*** Block opens ***

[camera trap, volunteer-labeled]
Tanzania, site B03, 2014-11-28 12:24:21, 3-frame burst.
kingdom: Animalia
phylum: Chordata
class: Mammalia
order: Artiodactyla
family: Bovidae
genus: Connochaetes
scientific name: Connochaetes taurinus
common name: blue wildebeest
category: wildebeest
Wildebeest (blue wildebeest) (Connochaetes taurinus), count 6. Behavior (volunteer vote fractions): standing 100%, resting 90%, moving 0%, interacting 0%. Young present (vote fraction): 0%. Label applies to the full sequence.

*** Block closes ***

* Task brief:
Your answer should consist only of the lines from the one that holds "common name: blue wildebeest" to the end of the entries above, both ends included, each repeated exactly.

* Your solution:
common name: blue wildebeest
category: wildebeest
Wildebeest (blue wildebeest) (Connochaetes taurinus), count 6. Behavior (volunteer vote fractions): standing 100%, resting 90%, moving 0%, interacting 0%. Young present (vote fraction): 0%. Label applies to the full sequence.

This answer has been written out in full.